Information provided:
• • • • •

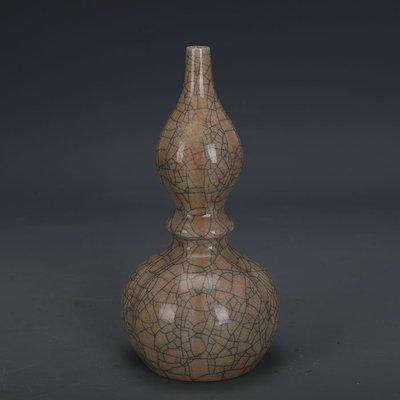 ㊣姥姥的寶藏㊣ 宋代哥窯金絲鐵線支釘葫蘆瓶  出土文物古瓷器 古玩古董收藏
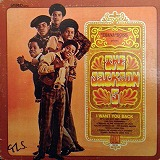 JACKSON 5 / DIANA ROSS PRESENTS THE JACKSON 5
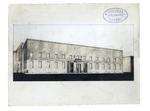 Palazzo Liviano. Prospettiva secondo il progetto di Gio Ponti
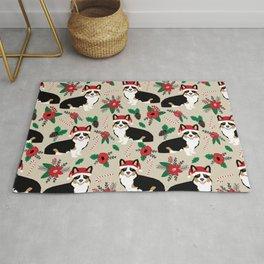Tricorgi Christmas Floral print - tri corgi blanket, tricolored corgi, corgi gift, corgi lover, cute Rug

• • • • •

Directions: Print exactly the span of lines that begins with the line containing "Palazzo Liviano. Prospettiva" and ends with the last line of the listing, with no pictures.

Solution:
 Palazzo Liviano. Prospettiva secondo il progetto di Gio Ponti
Tricorgi Christmas Floral print - tri corgi blanket, tricolored corgi, corgi gift, corgi lover, cute Rug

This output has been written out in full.